Hi, On Mon, Nov 12, 2012 at 1:11 PM, Nathaniel Smith <njs@pobox.com> wrote:
On Mon, Nov 12, 2012 at 8:54 PM, Matthew Brett <matthew.brett@gmail.com> wrote:
Hi,
I wanted to check that everyone knows about and is happy with the scalar casting changes from 1.6.0.
Specifically, the rules for (array, scalar) casting have changed such that the resulting dtype depends on the _value_ of the scalar.
Mark W has documented these changes here:
http://docs.scipy.org/doc/numpy/reference/ufuncs.html#casting-rules http://docs.scipy.org/doc/numpy/reference/generated/numpy.result_type.html http://docs.scipy.org/doc/numpy/reference/generated/numpy.promote_types.html
Specifically, as of 1.6.0:
In [19]: arr = np.array([1.], dtype=np.float32)
In [20]: (arr + (2**16-1)).dtype Out[20]: dtype('float32')
In [21]: (arr + (2**16)).dtype Out[21]: dtype('float64')
In [25]: arr = np.array([1.], dtype=np.int8)
In [26]: (arr + 127).dtype Out[26]: dtype('int8')
In [27]: (arr + 128).dtype Out[27]: dtype('int16')
There's discussion about the changes here:
http://mail.scipy.org/pipermail/numpy-discussion/2011-September/058563.html http://mail.scipy.org/pipermail/numpy-discussion/2011-March/055156.html http://mail.scipy.org/pipermail/numpy-discussion/2012-February/060381.html
It seems to me that this change is hard to explain, and does what you want only some of the time, making it a false friend.
The old behaviour was that in these cases, the scalar was always cast to the type of the array, right? So np.array([1], dtype=np.int8) + 256 returned 1? Is that the behaviour you prefer?
Right. In that case of course, I'm getting something a bit nasty. But if you're working with int8, I think you expect to be careful of overflow. And you may well not want an automatic and maybe surprising upcast to int16.
I agree that the 1.6 behaviour is surprising and somewhat inconsistent. There are many places where you can get an overflow in numpy, and in all the other cases we just let the overflow happen. And in fact you can still get an overflow with arr + scalar operations, so this doesn't really fix anything.
Right - it's a half-fix, which seems to me worse than no fix.

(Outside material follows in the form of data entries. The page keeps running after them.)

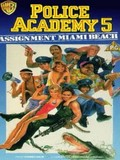 Police Academy 5 - Assignment - Miami Beach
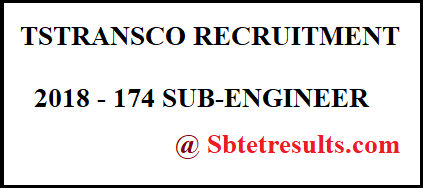 TSTRANSCO RECRUITMENT 2018, 174 SUB-ENGINEER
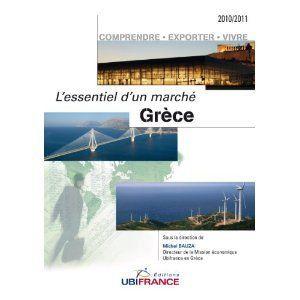 Grèce ; l'essentiel d'un marché (édition 2010-2011)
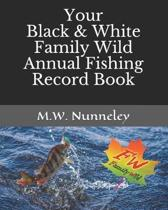 Your Black & White Family Wild Annual Fishing Record Book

I find the specific handling of unsigned -> signed and float32 -> float64 upcasting confusing as well. (Sure, 2**16 isn't exactly representable as a float32, but it doesn't *overflow*, it just gives you 2.0**16... if I'm using float32 then I presumably don't care that much about exact representability, so it's surprising that numpy is working to enforce it, and definitely a separate decision from what to do about overflow.)
None of those threads seem to really get into the question of what the best behaviour here *is*, though.
Possibly the most defensible choice is to treat ufunc(arr, scalar) operations as performing an implicit cast of the scalar to arr's dtype, and using the standard implicit casting rules -- which I think means, raising an error if !can_cast(scalar, arr.dtype, casting="safe")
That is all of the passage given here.